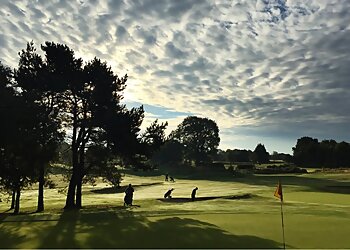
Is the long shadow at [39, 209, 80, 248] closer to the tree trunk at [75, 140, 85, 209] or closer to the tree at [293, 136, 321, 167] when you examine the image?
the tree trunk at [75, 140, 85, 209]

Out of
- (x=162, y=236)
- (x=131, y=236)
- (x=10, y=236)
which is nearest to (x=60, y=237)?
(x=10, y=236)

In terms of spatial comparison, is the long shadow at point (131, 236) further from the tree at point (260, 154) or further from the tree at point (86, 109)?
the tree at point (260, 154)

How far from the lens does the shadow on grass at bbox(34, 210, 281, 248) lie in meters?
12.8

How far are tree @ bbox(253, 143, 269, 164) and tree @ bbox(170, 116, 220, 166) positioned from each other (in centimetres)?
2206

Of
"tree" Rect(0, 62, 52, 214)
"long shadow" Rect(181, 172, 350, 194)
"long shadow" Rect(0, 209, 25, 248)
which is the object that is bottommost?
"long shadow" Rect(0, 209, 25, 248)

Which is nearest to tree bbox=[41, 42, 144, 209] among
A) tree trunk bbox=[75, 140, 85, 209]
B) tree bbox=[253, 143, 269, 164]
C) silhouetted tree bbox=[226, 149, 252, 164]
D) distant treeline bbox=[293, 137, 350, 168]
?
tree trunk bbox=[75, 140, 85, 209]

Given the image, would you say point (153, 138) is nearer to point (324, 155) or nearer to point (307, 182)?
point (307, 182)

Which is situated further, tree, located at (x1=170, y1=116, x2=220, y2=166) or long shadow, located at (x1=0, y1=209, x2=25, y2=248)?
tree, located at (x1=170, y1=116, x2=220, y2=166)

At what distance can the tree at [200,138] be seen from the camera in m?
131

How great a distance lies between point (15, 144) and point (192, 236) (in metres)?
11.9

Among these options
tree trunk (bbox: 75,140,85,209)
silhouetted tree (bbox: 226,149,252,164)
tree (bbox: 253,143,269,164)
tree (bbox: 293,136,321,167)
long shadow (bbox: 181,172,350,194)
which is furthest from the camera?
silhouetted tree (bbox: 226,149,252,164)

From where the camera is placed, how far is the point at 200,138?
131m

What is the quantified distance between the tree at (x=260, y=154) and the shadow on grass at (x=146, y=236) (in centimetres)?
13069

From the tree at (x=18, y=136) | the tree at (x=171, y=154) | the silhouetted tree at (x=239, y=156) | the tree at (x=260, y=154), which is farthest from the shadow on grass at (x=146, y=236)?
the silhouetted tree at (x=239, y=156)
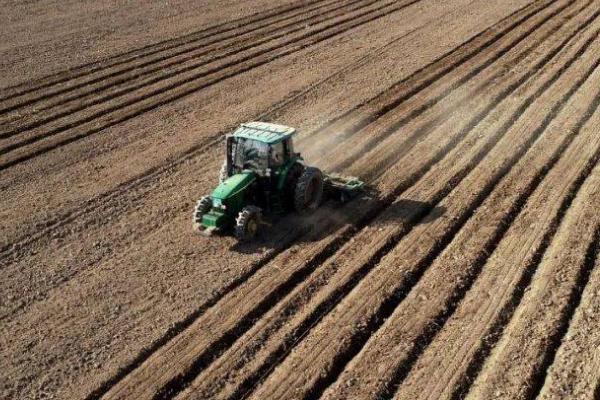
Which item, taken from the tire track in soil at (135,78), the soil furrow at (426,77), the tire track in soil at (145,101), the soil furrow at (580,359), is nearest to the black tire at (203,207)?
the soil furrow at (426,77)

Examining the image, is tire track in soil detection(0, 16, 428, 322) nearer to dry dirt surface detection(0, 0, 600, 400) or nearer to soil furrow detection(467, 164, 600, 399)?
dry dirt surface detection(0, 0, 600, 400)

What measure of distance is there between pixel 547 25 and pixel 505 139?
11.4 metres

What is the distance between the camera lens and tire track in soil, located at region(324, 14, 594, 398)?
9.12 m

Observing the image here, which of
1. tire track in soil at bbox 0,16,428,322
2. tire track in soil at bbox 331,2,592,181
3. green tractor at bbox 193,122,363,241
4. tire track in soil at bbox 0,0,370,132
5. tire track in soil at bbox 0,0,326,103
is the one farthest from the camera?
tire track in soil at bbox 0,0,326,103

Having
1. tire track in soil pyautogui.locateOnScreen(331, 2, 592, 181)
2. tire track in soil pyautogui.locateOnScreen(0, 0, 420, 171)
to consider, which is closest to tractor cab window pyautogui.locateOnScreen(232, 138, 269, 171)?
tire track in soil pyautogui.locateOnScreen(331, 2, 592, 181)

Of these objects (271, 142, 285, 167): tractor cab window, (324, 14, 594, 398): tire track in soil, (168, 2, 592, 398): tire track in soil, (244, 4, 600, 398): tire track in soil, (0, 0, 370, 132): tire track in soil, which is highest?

EXERCISE AIM ▸ Reproduce the entries above without change, omitting all pictures.

EXPECTED OUTPUT ▸
Is the long shadow at [39, 209, 80, 248] closer to the tree trunk at [75, 140, 85, 209] or closer to the tree at [293, 136, 321, 167] when you examine the image?
the tree trunk at [75, 140, 85, 209]

Out of
- (x=162, y=236)
- (x=131, y=236)
- (x=10, y=236)
which is nearest to (x=60, y=237)?
(x=10, y=236)

In terms of spatial comparison, is the long shadow at point (131, 236) further from the tree at point (260, 154) or further from the tree at point (86, 109)?
the tree at point (260, 154)

How far from the lens does the shadow on grass at bbox(34, 210, 281, 248) lie in meters?
12.8

How far are tree @ bbox(253, 143, 269, 164) and tree @ bbox(170, 116, 220, 166) positioned from each other (in centimetres)?
2206

Of
"tree" Rect(0, 62, 52, 214)
"long shadow" Rect(181, 172, 350, 194)
"long shadow" Rect(0, 209, 25, 248)
which is the object that is bottommost?
"long shadow" Rect(0, 209, 25, 248)

Which is nearest to tree bbox=[41, 42, 144, 209] among
A) tree trunk bbox=[75, 140, 85, 209]
B) tree bbox=[253, 143, 269, 164]
C) silhouetted tree bbox=[226, 149, 252, 164]
D) distant treeline bbox=[293, 137, 350, 168]
?
tree trunk bbox=[75, 140, 85, 209]

Given the image, would you say point (153, 138) is nearer to point (324, 155) or nearer to point (307, 182)?
point (307, 182)

Which is situated further, tree, located at (x1=170, y1=116, x2=220, y2=166) or long shadow, located at (x1=0, y1=209, x2=25, y2=248)?
tree, located at (x1=170, y1=116, x2=220, y2=166)

At what distance can the tree at [200,138] be seen from the camera in m?
131

How great a distance lies between point (15, 144) and point (192, 236) (in metres)?
11.9

Among these options
tree trunk (bbox: 75,140,85,209)
silhouetted tree (bbox: 226,149,252,164)
tree (bbox: 253,143,269,164)
tree (bbox: 293,136,321,167)
long shadow (bbox: 181,172,350,194)
which is furthest from the camera?
silhouetted tree (bbox: 226,149,252,164)

From where the camera is placed, how far is the point at 200,138?
131m

What is the quantified distance between the tree at (x=260, y=154) and the shadow on grass at (x=146, y=236) (in centimetres)?
13069

From the tree at (x=18, y=136) | the tree at (x=171, y=154) | the silhouetted tree at (x=239, y=156) | the tree at (x=260, y=154), which is farthest from the shadow on grass at (x=146, y=236)?
the silhouetted tree at (x=239, y=156)
Which item, taken from the tire track in soil at (135,78), the soil furrow at (426,77), the tire track in soil at (145,101), the soil furrow at (580,359), is nearest to the black tire at (203,207)?
the soil furrow at (426,77)

Examining the image, is tire track in soil detection(0, 16, 428, 322) nearer to dry dirt surface detection(0, 0, 600, 400) or nearer to soil furrow detection(467, 164, 600, 399)?
dry dirt surface detection(0, 0, 600, 400)

What measure of distance is there between pixel 547 25 and pixel 505 139?
11.4 metres

What is the distance between the camera lens and tire track in soil, located at region(324, 14, 594, 398)?
9.12 m

Observing the image here, which of
1. tire track in soil at bbox 0,16,428,322
2. tire track in soil at bbox 331,2,592,181
3. green tractor at bbox 193,122,363,241
4. tire track in soil at bbox 0,0,370,132
5. tire track in soil at bbox 0,0,326,103
is the one farthest from the camera?
tire track in soil at bbox 0,0,326,103

Having
1. tire track in soil pyautogui.locateOnScreen(331, 2, 592, 181)
2. tire track in soil pyautogui.locateOnScreen(0, 0, 420, 171)
to consider, which is closest to tractor cab window pyautogui.locateOnScreen(232, 138, 269, 171)?
tire track in soil pyautogui.locateOnScreen(331, 2, 592, 181)

Of these objects (271, 142, 285, 167): tractor cab window, (324, 14, 594, 398): tire track in soil, (168, 2, 592, 398): tire track in soil, (244, 4, 600, 398): tire track in soil, (0, 0, 370, 132): tire track in soil, which is highest?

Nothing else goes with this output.